Behind prompt caching: a friendly intro to KV-caching

Concept map: KV-caching stores Keys and Values from prior steps so attention skips redundant work, trading memory for speed and throughput

What is KV-Caching?

KV-caching is an optimization technique used when running transformer models (like GPT, Claude, or Llama) to generate text. It saves time by “remembering” computations from previous steps instead of recalculating them.

At its core, KV-caching stores two matrices — Keys (K) and Values (V) — so that when generating text token by token, the model only computes projections for the new token, not the entire sequence.

Part 1: How Attention Works (The Foundation)

Before understanding KV-caching, you need to understand attention, the core mechanism inside transformers.

The Search Analogy

Imagine you’re in a library looking for information:

Query (Q): Your question — “What books discuss neural networks?”
Keys (K): The catalog/index cards describing each book’s contents
Values (V): The actual books themselves with all their information

Attention works by:

Comparing your Query to every Key (how relevant is each book to your question?)
Getting a relevance score for each book
Taking a weighted combination of the Values (reading the most relevant books)

The Math (Simplified)

For each token in your input, the transformer creates three vectors:

Query  = W_q × hidden_state   (What am I looking for?)
Key    = W_k × hidden_state   (What do I contain?)
Value  = W_v × hidden_state   (What information do I have?)

The attention score is calculated as:

Attention(Q, K, V) = softmax(Q × K^T / √d) × V

This means every token “attends to” (looks at) every other token in the sequence.

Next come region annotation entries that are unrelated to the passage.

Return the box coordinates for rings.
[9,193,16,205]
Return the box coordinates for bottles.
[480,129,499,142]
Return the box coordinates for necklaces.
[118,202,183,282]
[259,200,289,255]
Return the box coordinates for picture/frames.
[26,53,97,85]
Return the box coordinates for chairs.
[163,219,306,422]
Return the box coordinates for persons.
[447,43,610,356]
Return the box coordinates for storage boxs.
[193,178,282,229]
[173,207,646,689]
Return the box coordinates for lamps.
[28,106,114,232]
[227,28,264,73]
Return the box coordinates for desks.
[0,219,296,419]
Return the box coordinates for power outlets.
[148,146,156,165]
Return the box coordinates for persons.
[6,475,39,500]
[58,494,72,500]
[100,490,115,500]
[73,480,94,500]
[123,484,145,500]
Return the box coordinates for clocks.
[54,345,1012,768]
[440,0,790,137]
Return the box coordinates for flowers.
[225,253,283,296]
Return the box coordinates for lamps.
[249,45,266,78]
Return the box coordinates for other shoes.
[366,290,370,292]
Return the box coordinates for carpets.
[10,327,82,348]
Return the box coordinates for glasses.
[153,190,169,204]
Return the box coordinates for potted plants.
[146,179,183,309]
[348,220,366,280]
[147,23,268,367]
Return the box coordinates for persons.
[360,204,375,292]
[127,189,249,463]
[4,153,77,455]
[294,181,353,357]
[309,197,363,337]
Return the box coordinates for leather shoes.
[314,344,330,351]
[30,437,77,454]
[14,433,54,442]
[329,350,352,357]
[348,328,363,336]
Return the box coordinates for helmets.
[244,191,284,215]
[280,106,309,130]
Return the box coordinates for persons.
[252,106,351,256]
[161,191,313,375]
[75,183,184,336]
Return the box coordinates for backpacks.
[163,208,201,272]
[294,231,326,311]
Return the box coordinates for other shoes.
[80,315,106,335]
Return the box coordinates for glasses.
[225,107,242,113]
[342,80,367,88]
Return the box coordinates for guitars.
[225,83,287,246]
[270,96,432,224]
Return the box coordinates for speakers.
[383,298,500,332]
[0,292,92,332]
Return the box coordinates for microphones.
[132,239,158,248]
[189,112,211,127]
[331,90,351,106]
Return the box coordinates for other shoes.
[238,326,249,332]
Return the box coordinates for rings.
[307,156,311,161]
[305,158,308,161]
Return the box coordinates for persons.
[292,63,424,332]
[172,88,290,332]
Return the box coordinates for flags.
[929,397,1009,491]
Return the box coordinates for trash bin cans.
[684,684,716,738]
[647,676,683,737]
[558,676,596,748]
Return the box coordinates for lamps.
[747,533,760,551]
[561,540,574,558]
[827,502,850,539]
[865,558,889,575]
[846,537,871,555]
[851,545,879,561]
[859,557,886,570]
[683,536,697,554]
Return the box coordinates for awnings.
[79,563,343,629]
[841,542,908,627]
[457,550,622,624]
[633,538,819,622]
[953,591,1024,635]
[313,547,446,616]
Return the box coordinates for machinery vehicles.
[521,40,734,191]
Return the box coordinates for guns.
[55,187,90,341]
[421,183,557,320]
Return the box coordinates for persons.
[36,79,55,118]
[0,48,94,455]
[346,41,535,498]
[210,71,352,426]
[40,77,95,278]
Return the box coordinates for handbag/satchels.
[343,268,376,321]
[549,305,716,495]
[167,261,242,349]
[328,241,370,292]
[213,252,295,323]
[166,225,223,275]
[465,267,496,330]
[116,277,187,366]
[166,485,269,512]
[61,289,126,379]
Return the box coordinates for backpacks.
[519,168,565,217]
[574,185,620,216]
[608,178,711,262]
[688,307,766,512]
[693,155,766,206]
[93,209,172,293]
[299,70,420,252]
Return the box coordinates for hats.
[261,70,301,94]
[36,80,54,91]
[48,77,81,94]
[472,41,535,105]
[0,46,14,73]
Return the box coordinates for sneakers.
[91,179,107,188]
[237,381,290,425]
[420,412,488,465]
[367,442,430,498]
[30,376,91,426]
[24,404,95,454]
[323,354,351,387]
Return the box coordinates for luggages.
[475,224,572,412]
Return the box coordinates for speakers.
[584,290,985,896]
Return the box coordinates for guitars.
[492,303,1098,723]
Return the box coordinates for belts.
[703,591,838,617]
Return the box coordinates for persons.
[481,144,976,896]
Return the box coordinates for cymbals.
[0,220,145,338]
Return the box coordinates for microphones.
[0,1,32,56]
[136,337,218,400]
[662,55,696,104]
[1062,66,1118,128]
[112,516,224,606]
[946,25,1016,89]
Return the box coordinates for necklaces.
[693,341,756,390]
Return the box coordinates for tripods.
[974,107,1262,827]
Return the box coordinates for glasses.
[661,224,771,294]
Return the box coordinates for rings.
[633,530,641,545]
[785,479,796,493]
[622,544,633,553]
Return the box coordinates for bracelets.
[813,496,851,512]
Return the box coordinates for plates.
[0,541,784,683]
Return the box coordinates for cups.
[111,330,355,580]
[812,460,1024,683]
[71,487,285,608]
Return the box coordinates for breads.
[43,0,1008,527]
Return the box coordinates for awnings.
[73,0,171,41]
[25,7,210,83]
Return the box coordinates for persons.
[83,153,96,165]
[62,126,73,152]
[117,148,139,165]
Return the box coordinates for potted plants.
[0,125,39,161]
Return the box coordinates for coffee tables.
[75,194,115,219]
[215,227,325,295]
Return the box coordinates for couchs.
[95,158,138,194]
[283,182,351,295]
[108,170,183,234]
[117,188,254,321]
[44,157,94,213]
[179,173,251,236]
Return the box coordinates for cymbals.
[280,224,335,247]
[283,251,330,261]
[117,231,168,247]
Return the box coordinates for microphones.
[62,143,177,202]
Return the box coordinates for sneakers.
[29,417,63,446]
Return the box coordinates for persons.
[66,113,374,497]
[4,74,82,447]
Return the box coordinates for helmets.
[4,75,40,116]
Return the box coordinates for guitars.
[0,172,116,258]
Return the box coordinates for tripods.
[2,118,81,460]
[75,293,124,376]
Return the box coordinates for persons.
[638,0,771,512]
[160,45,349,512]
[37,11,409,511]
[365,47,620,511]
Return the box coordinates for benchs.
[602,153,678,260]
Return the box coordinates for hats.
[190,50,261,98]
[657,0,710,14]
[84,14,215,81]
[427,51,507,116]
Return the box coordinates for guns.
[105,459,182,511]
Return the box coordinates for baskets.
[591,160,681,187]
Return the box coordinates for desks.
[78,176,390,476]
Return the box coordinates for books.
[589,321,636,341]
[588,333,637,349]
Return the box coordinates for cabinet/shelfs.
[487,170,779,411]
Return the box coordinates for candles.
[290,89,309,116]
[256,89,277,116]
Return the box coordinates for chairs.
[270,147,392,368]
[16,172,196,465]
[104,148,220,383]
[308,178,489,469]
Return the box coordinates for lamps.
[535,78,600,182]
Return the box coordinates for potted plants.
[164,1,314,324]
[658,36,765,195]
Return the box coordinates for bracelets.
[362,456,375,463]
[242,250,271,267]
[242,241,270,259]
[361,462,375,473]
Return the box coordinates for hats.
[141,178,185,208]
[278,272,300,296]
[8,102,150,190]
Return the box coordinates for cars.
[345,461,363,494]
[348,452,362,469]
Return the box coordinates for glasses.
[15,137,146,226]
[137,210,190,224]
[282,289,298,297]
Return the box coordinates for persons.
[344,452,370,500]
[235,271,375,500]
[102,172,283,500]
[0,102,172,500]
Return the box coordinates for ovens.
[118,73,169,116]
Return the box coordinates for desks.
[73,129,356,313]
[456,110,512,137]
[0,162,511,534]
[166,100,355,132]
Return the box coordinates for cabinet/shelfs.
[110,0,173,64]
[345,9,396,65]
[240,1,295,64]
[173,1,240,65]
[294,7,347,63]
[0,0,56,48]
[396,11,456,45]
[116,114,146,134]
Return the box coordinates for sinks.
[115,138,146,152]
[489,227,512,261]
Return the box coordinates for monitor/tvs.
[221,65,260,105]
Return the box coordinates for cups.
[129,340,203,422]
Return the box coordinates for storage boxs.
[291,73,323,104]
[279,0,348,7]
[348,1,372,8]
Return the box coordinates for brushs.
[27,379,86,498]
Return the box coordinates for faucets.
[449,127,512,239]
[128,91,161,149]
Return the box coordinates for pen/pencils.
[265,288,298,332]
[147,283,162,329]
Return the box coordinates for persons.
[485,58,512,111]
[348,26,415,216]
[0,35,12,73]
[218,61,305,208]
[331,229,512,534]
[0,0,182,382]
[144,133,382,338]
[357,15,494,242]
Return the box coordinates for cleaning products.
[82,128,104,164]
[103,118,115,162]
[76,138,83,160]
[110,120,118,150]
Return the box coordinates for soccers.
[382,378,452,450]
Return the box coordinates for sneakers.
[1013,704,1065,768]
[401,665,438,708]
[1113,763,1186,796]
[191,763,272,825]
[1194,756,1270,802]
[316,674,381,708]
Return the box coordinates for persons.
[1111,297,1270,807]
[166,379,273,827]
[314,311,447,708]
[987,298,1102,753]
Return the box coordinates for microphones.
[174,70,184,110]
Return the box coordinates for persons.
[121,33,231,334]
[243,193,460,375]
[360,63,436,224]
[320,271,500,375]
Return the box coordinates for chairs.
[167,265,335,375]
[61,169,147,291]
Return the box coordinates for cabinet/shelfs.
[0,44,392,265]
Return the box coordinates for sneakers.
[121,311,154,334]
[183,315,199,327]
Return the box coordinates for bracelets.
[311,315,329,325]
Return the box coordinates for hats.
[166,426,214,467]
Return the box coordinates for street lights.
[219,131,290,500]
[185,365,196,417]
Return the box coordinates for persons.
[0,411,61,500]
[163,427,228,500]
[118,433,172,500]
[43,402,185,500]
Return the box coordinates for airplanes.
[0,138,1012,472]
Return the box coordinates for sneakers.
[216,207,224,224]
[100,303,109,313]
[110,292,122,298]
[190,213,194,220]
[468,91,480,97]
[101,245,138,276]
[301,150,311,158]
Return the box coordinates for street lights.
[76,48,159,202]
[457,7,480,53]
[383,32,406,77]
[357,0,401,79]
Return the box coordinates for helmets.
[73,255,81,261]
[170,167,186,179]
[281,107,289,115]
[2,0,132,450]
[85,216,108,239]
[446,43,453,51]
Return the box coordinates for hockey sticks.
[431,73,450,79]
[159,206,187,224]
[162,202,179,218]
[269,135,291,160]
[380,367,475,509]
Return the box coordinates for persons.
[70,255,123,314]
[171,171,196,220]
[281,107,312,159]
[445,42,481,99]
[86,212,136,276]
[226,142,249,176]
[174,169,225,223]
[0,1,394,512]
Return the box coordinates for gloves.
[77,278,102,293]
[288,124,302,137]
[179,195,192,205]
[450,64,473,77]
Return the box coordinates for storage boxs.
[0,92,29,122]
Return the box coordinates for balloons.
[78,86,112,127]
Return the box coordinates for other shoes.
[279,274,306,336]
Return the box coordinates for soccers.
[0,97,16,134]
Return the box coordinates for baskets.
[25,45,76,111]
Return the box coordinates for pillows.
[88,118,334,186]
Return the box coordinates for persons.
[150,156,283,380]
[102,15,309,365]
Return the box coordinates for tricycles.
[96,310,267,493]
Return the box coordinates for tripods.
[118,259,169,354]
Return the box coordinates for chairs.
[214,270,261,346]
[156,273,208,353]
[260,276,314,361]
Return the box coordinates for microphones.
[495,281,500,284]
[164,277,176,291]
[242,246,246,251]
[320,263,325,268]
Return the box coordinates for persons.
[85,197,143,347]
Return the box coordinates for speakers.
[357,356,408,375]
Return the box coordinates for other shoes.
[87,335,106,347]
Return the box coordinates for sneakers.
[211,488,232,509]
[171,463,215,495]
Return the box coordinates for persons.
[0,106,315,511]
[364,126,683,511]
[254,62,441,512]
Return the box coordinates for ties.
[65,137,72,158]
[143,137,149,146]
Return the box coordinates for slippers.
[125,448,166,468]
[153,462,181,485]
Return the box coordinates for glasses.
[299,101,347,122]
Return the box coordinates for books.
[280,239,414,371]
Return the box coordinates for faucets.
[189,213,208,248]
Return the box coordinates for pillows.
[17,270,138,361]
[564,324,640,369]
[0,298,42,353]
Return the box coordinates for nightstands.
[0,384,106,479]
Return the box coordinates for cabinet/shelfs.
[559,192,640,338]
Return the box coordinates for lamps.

Part 2: The Problem — Why Naive Generation is Slow

When a language model generates text, it works autoregressively — one token at a time:

Input: “The cat sat”
Output: “on”
New input: “The cat sat on”
Output: “the”
New input: “The cat sat on the”
Output: “mat”

The Naive Approach (Without Caching)

At step 5, when processing “The cat sat on the”, the naive approach would:

Project every token (“The”, “cat”, “sat”, “on”, “the”) to get Q, K, V matrices
Compute attention over all 5 tokens
Generate the next token

At step 6, when processing “The cat sat on the mat”:

Project all 6 tokens again (even though 5 haven’t changed!)
Compute attention over all 6 tokens
Generate the next token

The waste: Tokens 1-5 haven’t changed, but we recompute their K and V projections every single step!

Complexity Analysis

Step 1: Process 1 token
Step 2: Process 2 tokens
Step 3: Process 3 tokens
…
Step n: Process n tokens

Total work: 1 + 2 + 3 + … + n = O(n²)

For generating 1000 tokens, you’re doing ~500,000 token projections instead of 1,000!

Part 3: The Solution — KV-Caching

Three-step visual: attention needs Q/K/V, naive generation recomputes everything every step (O(n²)), KV-cache only computes the new token each step (O(n)) — trading memory for speed

The Key Insight

Once a token is processed, its Key and Value projections never change. Only the Query for the new token needs to be computed.

Why Only K and V? (The Active vs. Passive Distinction)

You might wonder: Q, K, and V are all computed from a token’s hidden state — why cache only K and V?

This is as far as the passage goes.